The requirements for nominations to the IIEAC include:

  • Former or current small business owner;
  • Community leader;
  • Official from a small business trade association or academic institution;
  • Member of the innovation community.

The requirements for nominations to the ICAC include:

  • Former or current small business owner;
  • Community leader;
  • Official from a trade association or investment institution;
  • Member of the investment community.

“The foundation of our support for innovation is the Small Business Innovation Research (SBIR) program which, for 40 years, has served as America’s Seed Fund, providing startups with the R&D funding necessary to pursue big ideas. Since 1958, the Small Business Investment Company (SBIC) works with private equity and private credit funds to accelerate the flow of patient capital and long-term loans to small businesses old and new across industries and geographies,” said Bailey DeVries, Associate Administrator, SBA Office of Investment and Innovation“The federal innovation ecosystem is what provides resources to innovators with the big ideas of today that will become the cutting-edge businesses of tomorrow.”
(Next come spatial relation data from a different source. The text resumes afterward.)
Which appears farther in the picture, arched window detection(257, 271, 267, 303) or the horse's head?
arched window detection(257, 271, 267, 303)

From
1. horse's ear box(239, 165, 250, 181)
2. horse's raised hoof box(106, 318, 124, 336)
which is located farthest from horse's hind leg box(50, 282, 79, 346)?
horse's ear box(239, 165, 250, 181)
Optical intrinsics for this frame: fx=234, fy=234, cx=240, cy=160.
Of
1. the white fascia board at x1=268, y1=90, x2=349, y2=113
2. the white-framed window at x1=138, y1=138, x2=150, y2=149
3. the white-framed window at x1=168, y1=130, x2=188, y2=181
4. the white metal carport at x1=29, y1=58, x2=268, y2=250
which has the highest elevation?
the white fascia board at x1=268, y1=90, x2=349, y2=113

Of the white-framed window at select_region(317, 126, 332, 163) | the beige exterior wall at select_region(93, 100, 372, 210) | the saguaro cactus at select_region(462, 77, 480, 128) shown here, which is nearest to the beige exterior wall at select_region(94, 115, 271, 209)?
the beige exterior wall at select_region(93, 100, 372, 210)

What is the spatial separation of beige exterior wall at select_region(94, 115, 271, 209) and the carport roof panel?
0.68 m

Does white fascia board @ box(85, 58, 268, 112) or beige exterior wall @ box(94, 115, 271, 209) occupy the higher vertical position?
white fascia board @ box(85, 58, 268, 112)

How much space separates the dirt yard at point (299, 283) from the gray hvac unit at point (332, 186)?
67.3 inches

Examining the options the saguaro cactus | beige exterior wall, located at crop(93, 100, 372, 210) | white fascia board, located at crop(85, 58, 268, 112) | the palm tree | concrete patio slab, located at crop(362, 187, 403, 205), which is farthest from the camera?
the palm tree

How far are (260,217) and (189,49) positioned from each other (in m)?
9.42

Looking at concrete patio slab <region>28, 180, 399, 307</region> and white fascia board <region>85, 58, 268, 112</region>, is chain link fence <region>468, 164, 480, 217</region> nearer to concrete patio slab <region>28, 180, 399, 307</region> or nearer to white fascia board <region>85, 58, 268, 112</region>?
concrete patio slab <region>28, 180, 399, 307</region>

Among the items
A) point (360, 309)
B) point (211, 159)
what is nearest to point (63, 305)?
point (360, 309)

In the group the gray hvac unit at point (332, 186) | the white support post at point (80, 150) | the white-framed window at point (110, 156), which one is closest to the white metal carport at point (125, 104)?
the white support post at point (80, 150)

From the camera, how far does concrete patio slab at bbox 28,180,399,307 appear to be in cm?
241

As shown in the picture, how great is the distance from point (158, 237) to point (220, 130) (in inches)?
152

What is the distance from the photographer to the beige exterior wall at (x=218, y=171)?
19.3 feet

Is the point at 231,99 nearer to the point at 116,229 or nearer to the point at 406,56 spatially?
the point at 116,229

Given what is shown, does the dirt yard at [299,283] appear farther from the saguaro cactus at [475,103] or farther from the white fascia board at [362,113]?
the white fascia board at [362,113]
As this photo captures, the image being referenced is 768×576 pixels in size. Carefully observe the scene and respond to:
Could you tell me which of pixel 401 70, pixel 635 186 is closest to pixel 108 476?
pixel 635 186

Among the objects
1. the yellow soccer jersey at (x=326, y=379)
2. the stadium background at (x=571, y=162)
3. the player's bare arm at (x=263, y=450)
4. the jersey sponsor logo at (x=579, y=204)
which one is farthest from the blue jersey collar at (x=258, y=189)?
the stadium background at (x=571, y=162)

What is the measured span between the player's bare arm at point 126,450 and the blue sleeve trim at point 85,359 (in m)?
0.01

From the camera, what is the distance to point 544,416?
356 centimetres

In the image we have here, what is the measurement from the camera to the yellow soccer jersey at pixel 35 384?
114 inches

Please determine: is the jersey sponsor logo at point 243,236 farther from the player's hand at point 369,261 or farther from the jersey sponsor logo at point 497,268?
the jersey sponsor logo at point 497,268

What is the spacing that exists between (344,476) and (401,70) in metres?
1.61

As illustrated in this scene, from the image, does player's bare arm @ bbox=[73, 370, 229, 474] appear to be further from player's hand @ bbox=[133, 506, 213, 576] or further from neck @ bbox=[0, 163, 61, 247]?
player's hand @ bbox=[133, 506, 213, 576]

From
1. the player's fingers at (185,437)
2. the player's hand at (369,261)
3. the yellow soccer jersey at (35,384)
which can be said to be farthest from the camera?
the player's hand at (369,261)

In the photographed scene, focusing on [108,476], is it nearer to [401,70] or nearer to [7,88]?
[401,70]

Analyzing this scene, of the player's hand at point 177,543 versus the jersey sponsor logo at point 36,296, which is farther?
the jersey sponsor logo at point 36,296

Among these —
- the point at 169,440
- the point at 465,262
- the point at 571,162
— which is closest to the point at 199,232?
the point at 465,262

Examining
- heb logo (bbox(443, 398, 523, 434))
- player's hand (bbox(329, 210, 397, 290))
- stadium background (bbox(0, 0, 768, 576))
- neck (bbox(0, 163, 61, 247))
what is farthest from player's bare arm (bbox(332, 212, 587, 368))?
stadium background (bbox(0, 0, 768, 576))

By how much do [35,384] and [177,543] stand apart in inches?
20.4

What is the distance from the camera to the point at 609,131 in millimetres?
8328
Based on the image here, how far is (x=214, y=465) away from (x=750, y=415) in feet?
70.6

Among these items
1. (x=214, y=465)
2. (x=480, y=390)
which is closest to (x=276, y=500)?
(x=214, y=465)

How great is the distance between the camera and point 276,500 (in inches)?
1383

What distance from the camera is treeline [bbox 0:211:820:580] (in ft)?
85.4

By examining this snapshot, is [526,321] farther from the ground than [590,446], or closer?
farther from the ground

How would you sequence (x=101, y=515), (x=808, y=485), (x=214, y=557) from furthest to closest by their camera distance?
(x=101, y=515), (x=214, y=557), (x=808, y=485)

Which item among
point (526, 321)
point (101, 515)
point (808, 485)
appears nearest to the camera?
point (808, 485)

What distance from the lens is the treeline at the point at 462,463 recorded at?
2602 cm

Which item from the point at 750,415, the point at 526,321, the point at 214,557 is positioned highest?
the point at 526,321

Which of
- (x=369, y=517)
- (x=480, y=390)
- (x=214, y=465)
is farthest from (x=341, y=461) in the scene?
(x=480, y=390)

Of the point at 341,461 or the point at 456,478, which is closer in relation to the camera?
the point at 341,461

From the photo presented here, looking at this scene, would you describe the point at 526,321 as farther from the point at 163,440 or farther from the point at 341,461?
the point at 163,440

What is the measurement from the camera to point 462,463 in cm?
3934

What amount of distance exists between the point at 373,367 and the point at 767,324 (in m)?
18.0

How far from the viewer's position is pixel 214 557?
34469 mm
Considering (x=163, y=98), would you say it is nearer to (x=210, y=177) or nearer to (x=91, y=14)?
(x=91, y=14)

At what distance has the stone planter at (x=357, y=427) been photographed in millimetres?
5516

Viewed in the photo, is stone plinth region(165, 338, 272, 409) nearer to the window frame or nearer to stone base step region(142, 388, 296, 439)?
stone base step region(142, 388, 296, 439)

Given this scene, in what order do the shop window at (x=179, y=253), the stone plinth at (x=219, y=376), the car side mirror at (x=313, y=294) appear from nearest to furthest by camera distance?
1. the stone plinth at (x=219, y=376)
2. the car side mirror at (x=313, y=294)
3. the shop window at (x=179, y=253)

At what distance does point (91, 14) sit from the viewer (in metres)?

Nominees should send a letter of self-nomination or a letter of nomination from a peer, professional organization, society, or member of Congress. The letter should highlight accomplishments and experience working with small businesses in relevant subject matter areas relating to innovation and investment. Along with the Nominee Information Form and resume, nominees should include the following:

  • Full name of nominee
  • Occupation
  • Physical address
  • Telephone number
  • Email address

For issues or questions with either FAC application, please email [email protected] (for concerns regarding IIEAC) or [email protected] (for concerns regarding ICAC).